### THE TASK
Beginning with the line that has "Racky MHDM sublime en robe noire", reproduce each remaining line of the data exactly, down to and including the last.

**** DATA SUPPLIED

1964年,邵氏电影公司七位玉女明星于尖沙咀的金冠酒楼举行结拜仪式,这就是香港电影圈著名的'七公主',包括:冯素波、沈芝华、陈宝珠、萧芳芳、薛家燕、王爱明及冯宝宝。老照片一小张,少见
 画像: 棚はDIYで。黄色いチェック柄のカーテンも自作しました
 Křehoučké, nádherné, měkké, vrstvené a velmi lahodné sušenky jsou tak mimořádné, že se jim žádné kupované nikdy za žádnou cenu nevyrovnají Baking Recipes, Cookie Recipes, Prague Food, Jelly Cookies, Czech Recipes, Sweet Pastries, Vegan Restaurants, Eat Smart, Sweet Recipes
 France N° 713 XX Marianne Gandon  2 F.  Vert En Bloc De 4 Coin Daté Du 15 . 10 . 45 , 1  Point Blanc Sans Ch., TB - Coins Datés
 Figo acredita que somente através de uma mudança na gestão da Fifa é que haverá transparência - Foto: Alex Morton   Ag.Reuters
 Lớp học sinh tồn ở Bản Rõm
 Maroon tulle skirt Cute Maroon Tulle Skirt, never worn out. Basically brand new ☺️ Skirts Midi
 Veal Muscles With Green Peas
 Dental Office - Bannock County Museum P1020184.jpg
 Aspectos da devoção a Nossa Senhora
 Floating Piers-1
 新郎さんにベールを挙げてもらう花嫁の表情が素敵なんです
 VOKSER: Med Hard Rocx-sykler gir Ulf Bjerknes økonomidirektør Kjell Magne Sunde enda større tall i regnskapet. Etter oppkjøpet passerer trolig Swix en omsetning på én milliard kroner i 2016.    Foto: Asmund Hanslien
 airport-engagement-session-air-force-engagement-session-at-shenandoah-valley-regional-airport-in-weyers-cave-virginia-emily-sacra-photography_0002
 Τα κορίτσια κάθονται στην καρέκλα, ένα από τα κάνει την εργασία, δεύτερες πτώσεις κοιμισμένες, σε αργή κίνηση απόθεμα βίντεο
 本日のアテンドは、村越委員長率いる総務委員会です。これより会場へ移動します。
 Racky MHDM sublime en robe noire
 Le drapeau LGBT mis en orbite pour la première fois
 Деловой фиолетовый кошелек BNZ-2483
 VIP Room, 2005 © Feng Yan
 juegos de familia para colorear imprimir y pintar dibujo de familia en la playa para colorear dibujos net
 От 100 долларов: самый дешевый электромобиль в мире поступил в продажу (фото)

********

### RESPONSE AREA
 Racky MHDM sublime en robe noire
 Le drapeau LGBT mis en orbite pour la première fois
 Деловой фиолетовый кошелек BNZ-2483
 VIP Room, 2005 © Feng Yan
 juegos de familia para colorear imprimir y pintar dibujo de familia en la playa para colorear dibujos net
 От 100 долларов: самый дешевый электромобиль в мире поступил в продажу (фото)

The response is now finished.